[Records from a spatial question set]
════════

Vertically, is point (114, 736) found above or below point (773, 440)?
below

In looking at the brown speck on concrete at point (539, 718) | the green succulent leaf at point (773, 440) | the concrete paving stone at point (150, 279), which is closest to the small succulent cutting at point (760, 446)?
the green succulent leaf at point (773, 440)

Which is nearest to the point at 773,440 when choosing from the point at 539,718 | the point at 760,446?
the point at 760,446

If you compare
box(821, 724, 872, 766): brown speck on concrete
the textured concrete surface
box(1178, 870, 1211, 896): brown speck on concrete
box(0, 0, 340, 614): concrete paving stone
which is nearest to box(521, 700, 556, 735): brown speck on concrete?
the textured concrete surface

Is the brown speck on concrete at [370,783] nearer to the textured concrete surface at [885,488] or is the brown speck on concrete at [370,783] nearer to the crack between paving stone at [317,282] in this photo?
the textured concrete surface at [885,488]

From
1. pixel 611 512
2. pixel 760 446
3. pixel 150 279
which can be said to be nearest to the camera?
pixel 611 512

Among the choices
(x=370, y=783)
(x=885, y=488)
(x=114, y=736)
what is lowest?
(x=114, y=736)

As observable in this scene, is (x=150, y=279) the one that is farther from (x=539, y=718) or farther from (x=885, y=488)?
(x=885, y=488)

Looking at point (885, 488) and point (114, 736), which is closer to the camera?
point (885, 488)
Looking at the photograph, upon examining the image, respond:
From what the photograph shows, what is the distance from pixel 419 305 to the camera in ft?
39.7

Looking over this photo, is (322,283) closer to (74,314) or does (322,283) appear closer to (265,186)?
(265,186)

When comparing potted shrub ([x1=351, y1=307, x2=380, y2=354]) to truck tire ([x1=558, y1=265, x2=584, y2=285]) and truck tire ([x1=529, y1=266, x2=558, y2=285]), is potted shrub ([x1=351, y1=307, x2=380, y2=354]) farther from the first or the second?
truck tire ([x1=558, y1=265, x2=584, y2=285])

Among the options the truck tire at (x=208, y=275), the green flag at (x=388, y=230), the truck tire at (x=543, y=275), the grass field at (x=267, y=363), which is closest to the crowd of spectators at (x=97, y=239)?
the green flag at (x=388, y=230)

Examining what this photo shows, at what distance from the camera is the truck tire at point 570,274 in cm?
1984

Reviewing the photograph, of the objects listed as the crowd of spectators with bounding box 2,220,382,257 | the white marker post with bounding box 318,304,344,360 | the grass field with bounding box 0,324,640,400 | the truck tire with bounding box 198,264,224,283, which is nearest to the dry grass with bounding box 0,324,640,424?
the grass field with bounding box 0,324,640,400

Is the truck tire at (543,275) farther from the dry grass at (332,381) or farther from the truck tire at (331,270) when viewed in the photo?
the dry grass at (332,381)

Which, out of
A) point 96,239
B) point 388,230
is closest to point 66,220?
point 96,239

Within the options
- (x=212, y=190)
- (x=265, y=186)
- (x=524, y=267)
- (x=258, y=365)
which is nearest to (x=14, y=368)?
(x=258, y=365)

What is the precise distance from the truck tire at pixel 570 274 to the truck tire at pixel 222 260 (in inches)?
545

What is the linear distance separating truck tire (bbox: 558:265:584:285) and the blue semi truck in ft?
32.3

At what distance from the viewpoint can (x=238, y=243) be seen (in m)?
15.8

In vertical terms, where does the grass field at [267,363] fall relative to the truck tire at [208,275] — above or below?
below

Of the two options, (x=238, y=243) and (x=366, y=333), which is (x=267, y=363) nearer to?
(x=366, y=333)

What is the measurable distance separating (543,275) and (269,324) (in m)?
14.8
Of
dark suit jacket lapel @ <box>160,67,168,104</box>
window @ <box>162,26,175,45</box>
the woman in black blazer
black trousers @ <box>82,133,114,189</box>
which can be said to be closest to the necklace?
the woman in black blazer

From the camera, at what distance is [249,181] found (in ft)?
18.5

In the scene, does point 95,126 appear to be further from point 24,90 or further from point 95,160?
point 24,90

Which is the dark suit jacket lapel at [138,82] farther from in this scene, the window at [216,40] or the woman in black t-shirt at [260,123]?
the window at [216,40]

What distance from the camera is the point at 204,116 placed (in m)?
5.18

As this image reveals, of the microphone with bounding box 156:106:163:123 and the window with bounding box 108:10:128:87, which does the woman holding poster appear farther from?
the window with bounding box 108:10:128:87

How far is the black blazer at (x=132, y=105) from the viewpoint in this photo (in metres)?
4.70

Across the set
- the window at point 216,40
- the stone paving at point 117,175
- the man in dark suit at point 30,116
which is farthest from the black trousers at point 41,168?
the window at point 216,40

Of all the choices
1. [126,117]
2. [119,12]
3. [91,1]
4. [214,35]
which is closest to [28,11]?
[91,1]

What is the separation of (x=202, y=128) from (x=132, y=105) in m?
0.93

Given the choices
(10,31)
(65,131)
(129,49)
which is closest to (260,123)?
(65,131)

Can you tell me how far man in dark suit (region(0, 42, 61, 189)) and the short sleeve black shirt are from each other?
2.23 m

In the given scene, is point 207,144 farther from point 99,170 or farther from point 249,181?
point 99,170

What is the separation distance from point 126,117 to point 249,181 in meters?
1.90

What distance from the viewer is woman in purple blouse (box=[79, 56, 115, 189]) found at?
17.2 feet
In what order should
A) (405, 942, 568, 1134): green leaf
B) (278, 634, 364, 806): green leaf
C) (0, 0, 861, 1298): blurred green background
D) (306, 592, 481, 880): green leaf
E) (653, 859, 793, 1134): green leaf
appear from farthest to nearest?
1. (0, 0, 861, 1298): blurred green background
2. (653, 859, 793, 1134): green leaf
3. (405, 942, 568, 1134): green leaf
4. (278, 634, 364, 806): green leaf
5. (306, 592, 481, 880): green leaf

════════

▶ **SHORT PROBLEM**
Recopy the entries above exactly, with every line included.

▶ **TASK RESPONSE**
Vertically, is point (114, 736) found above or below point (773, 440)?
below

In looking at the brown speck on concrete at point (539, 718) | the green succulent leaf at point (773, 440) | the concrete paving stone at point (150, 279), which is closest to the small succulent cutting at point (760, 446)?
the green succulent leaf at point (773, 440)

Which is nearest to the point at 773,440 when choosing from the point at 539,718 | the point at 760,446?
the point at 760,446

If you compare
box(821, 724, 872, 766): brown speck on concrete
the textured concrete surface
box(1178, 870, 1211, 896): brown speck on concrete
box(0, 0, 340, 614): concrete paving stone
which is nearest to box(521, 700, 556, 735): brown speck on concrete?
the textured concrete surface

Is the brown speck on concrete at [370,783] nearer to the textured concrete surface at [885,488] or is the brown speck on concrete at [370,783] nearer to the crack between paving stone at [317,282] in this photo?
the textured concrete surface at [885,488]

From
1. pixel 611 512
2. pixel 760 446
3. pixel 150 279
which can be said to be nearest to the camera?
pixel 611 512

Among the choices
(x=370, y=783)
(x=885, y=488)
(x=114, y=736)
what is lowest?
(x=114, y=736)

As observable in this scene, is (x=150, y=279) the one that is farther from (x=539, y=718) or farther from (x=885, y=488)?
(x=885, y=488)

Looking at point (885, 488) and point (114, 736), which is closer to the camera?
point (885, 488)
Looking at the photograph, upon examining the image, respond:
From what the photograph shows, what is the distance from pixel 419 305 to the camera in ft?
39.7

Looking over this photo, is (322,283) closer to (74,314) or does (322,283) appear closer to (265,186)?
(265,186)

When comparing potted shrub ([x1=351, y1=307, x2=380, y2=354]) to truck tire ([x1=558, y1=265, x2=584, y2=285]) and truck tire ([x1=529, y1=266, x2=558, y2=285]), is potted shrub ([x1=351, y1=307, x2=380, y2=354]) farther from the first or the second?
truck tire ([x1=558, y1=265, x2=584, y2=285])

Among the options the truck tire at (x=208, y=275), the green flag at (x=388, y=230), the truck tire at (x=543, y=275), the grass field at (x=267, y=363), which is closest to the crowd of spectators at (x=97, y=239)?
the green flag at (x=388, y=230)

Examining what this photo shows, at what distance from the camera is the truck tire at point 570,274 in cm?
1984

Reviewing the photograph, of the objects listed as the crowd of spectators with bounding box 2,220,382,257 | the white marker post with bounding box 318,304,344,360 | the grass field with bounding box 0,324,640,400 | the truck tire with bounding box 198,264,224,283, which is nearest to the dry grass with bounding box 0,324,640,424?
the grass field with bounding box 0,324,640,400

Is the truck tire at (543,275) farther from the dry grass at (332,381) or farther from the truck tire at (331,270) when viewed in the photo?
the dry grass at (332,381)

Which, out of
A) point 96,239
B) point 388,230
is closest to point 66,220?
point 96,239

Within the options
- (x=212, y=190)
- (x=265, y=186)
- (x=524, y=267)
- (x=258, y=365)
which is nearest to (x=14, y=368)?
(x=258, y=365)

What is the precise distance from the truck tire at pixel 570 274 to the truck tire at pixel 222 260 (in inches)?
545

What is the linear distance separating truck tire (bbox: 558:265:584:285) and the blue semi truck in ft?
32.3

At what distance from the viewpoint can (x=238, y=243) be seen (in m)?
15.8

In vertical terms, where does the grass field at [267,363] fall relative to the truck tire at [208,275] — above or below?
below

Of the two options, (x=238, y=243) and (x=366, y=333), which is (x=267, y=363) nearer to?
(x=366, y=333)

What is the measurable distance separating (543,275) and (269,324) (in m)?
14.8
Of
dark suit jacket lapel @ <box>160,67,168,104</box>
window @ <box>162,26,175,45</box>
the woman in black blazer
black trousers @ <box>82,133,114,189</box>
which can be said to be closest to the necklace?
the woman in black blazer

From the camera, at what distance is [249,181] found (in ft)?
18.5

In the scene, does point 95,126 appear to be further from point 24,90 or further from point 95,160?
point 24,90

Which is the dark suit jacket lapel at [138,82] farther from in this scene, the window at [216,40] or the woman in black t-shirt at [260,123]?
the window at [216,40]

What distance from the camera is the point at 204,116 placed (in m)?
5.18

As this image reveals, of the microphone with bounding box 156:106:163:123 and the window with bounding box 108:10:128:87, which does the woman holding poster appear farther from?
the window with bounding box 108:10:128:87

How far is the black blazer at (x=132, y=105) from the viewpoint in this photo (in metres)?
4.70

Across the set
- the window at point 216,40
- the stone paving at point 117,175
- the man in dark suit at point 30,116
which is farthest from the black trousers at point 41,168?
the window at point 216,40

Of all the choices
1. [126,117]
2. [119,12]
3. [91,1]
4. [214,35]
which is closest to [28,11]?
[91,1]

What is the separation of (x=202, y=128) from (x=132, y=105) in m?
0.93

Given the choices
(10,31)
(65,131)
(129,49)
which is closest to (260,123)?
(65,131)

Can you tell me how far man in dark suit (region(0, 42, 61, 189)) and the short sleeve black shirt are from each other?
2.23 m

In the given scene, is point 207,144 farther from point 99,170 or farther from point 249,181?
point 99,170

What is the separation distance from point 126,117 to point 249,181 in meters?
1.90

What distance from the viewer is woman in purple blouse (box=[79, 56, 115, 189]) found at?
17.2 feet
In what order should
A) (405, 942, 568, 1134): green leaf
B) (278, 634, 364, 806): green leaf
C) (0, 0, 861, 1298): blurred green background
D) (306, 592, 481, 880): green leaf
E) (653, 859, 793, 1134): green leaf
appear from farthest to nearest?
1. (0, 0, 861, 1298): blurred green background
2. (653, 859, 793, 1134): green leaf
3. (405, 942, 568, 1134): green leaf
4. (278, 634, 364, 806): green leaf
5. (306, 592, 481, 880): green leaf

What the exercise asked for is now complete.